Submarine (2010) – Oliver Tate is a 15-year-old boy in Swansea Wales whose parents’ rocky marriage is made more rocky by the arrival in town of his mother’s old flame. Oliver’s efforts to preserve his parents’ marriage interfere with his efforts to win and keep his schoolmate Jordana as a girlfriend. He misjudges his priorities, sticks his nose where it doesn’t belong, and fails to stick it where it does. Submarine is an off-beat and likable coming-of-age film about a very humanly flawed young man who, like most of us, doesn’t always do the right thing and has to deal with the consequences. Shelved.

And there we see the shelf-space problem. Out of 12 possibilities, I’ve unshelved only three, and one of those was a close call. Perhaps I need tighter standards – or more shelves.

A Keeper and a Dropper (Start and double-click for full screen)


  1. I always enjoy Dust/Disk posts. The movie buff in me can't resist. :)

    I think I liked "Super 8" a bit more than you did. It really hit the nostalgia buttons for me. It felt a lot like the 80s kid adventure flicks, and that really resonated with me. But you're right, from a straight up story point of view it's just a solid tween adventure flick. But that nostalgia really adds another dimension for me.

    You're the second person I trust who said "House at the end of the street" wasn't worth it. I'll skip it.

    I finished reading "The Hunger Games" a month or so ago and really enjoyed it. I'm curious about the movie, especially since from what I've seen - the cast doesn't look very hungry. :) The issue you describe comes right out of the book - but I think in the novel you didn't notice it as much.

    I really wanted to see "Tangled". I try to watch most of Disney's stuff. They still do some solid animation when they put their minds to it. I had it in Netflix download for quite a while but never got around to it. Sadly it was pulled when they lost their contract with Starz. Luckily Netflix has pulled out a new contract directly with Disney, so I'm hoping this one comes back.

    "Fritz the Cat" is on my list to see. I've seen all of Bakshi's stuff from "Lord of the Rings" forward. But I haven't seen a lot of his stuff prior to it. "Fritz" is usually the one most folks sight as a must see. Just need to give it spin when my wife is away. Not her cup of tea at all.

    You're the second person I trust to tell me to check out "Submarine". I'll put it on my list.
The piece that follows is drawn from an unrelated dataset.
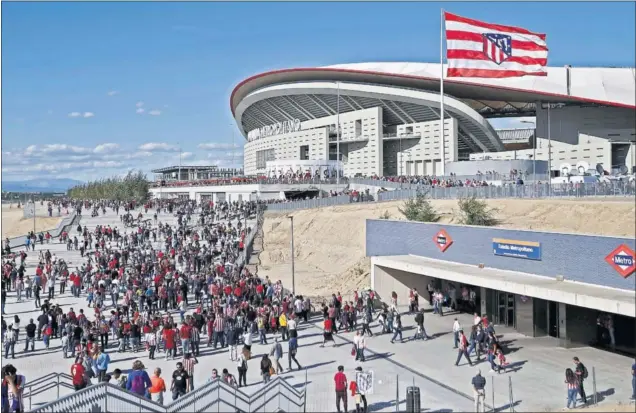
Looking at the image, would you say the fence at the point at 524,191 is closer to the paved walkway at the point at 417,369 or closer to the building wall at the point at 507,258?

    Thanks for the great mini reviews!

    1. I'll have to read "The Hunger Games" books, which also were recommended to me by a YA neighbor. You might want to try Robert Sheckley's cynically funny "The Tenth Victim" (a campily bad Italian movie was made in 1965) for another future with games, though held for a different social purpose. The games are offered as a kind of eugenics exercise: individuals volunteer to participate in order to win wealth and fame, while, since most die, society rids itself of its most violent members. Once a gamer signs up s/he plays 5 rounds as hunter and 5 as victim; hunters are assigned targets but victims don't know their hunters; the idea is simply to be the sole survivor of each round There is no special arena -- just the world at large -- and there are severe penalties for harming the wrong person. The idea of such games apparently has an atavistic appeal -- which the movie version heavy-handedly points out by having a scene at the Coliseum. Sheckley made a whole series out it, but this is the one to get.